I keep the name and label the same at all times if possible.
This is a relic from the data entry days for quick typing and yes some space savings. But none of that matters really anymore enough to see any difference.
1000000% stop using codes! As you said only headaches. I have been at companies where people are not even sure what the code means anymore.
I keep the name and label the same at all times if possible.
This is a relic from the data entry days for quick typing and yes some space savings. But none of that matters really anymore enough to see any difference.
Thank goodness its not numeric codes! There is no good reason any more not to make your database human readable. I guess the only real value i can see is if the investment of time it will take to convert the codes to something English like is significant and too costly for your project.
Yes, and no. I understand as @DougBrowning said it's a bit of a legacy thing to save data size, performance, etc.
But you DO need to keep the choice lists clean - no spaces or special characters in the code column. It's a little known requirement of Survey123 that can cause issues for some parts of Survey123 but also when you move it around to other locations e.g. file geodatabase domains.
So you can't just keep the name and label the same most of the time. But you can keep the choices clean
e.g. "Male" and "Male" are fine. A label of "Olivia Beatrice Smith" should technically be "Olivia_Beatrice_Smith" in the choice name/code.
Users will see the code if they export to CSV from a web app. Other times you can use arcade to pick which one is shown or used in calculations.
Spaces have been fine in 123 select one for years now. Select multiple no, but one is just fine.
Spaces for select one choice names will generally work but it's not best practice. It's fine 99% of the time. When I worked for Esri Aus tech support, every now and then there was an issue tied to this. Users would get frustrated as Survey123 gave warnings everywhere else but not this column, so they felt caught out.
The documentation places a hard limit on multiple choice for spaces and commas. Survey123 Connect will throw an error if you have this. Documentation otherwise recommends you should not use spaces or special characters. So it's more a warning than an error.
There's a lot of things that are OK, until they're not. For example, the 30 character limit on field length is OK in ArcGIS Online but not when you go to enterprise.
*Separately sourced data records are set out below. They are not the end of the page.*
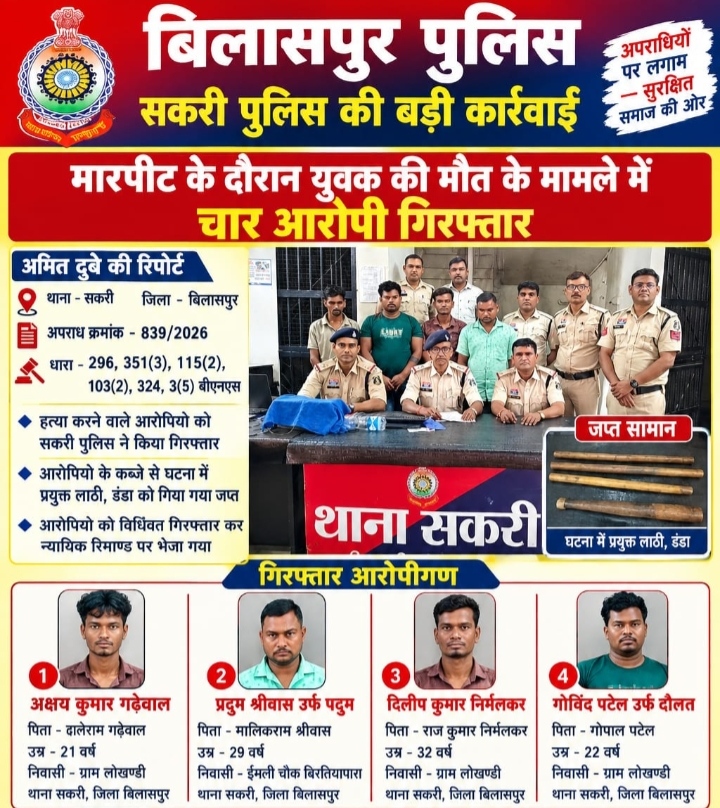 बिलासपुर पुलिस

सकरी पुलिस की बड़ी कार्रवाई

अपराधियों पर लगाम — सुरक्षित समाज की ओर

मारपीट के दौरान युवक की मौत के मामले में

चार आरोपी गिरफ्तार

अमित दुबे की रिपोर्ट

थाना - सकरी जिला - बिलासपुर

अपराध क्रमांक - 839/2026

धारा - 296, 351(3), 115(2), 103(2), 324, 3(5) बीएनएस

◆ हत्या करने वाले आरोपियो को सकरी पुलिस ने किया गिरफ्तार

◆ आरोपियो के कब्जे से घटना में प्रयुक्त लाठी, डंडा को गिया गया जप्त

◆ आरोपियो को विधिवत गिरफ्तार कर न्यायिक रिमाण्ड पर भेजा गया

थाना सकरी

जप्त सामान

घटना में प्रयुक्त लाठी, डंडा

गिरफ्तार आरोपीगण

1
अक्षय कुमार गढ़ेवाल
पिता - ढालेराम गढ़ेवाल
उम्र - 21 वर्ष
निवासी - ग्राम लोखण्डी
थाना सकरी, जिला बिलासपुर

2
प्रदुम श्रीवास उर्फ पदुम
पिता - मालिकराम श्रीवास
उम्र - 29 वर्ष
निवासी - ईमली चौक बिरतियापारा
थाना सकरी, जिला बिलासपुर

3
दिलीप कुमार निर्मलकर
पिता - राज कुमार निर्मलकर
उम्र - 32 वर्ष
निवासी - ग्राम लोखण्डी
थाना सकरी, जिला बिलासपुर

4
गोविंद पटेल उर्फ दौलत
पिता - गोपाल पटेल
उम्र - 22 वर्ष
निवासी - ग्राम लोखण्डी
थाना सकरी, जिला बिलासपुर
There wasn't a warning for it in the XLSForm for a long time.
I wouldn't worry about it too much but it's definitely worth highlighting in a discussion about choice names. May as well adopt best practice now.
Appreciate the thoughts, Christopher! Can you point me to that documentation? I'd like to read it so I can follow best practice now.
Agreed.
I always use "short-descriptive-form" for my choice lists. In my mind, a list item name should be:
Wow! Thanks so much everyone, this is super helpful. I really appreciate it and I know your answers will help other people too. I was having trouble finding a Survey123 specific answer to this question (I saw @DougBrowning alluded to it in another question and I was hoping for more detail). Wish I could mark multiple answers as solutions!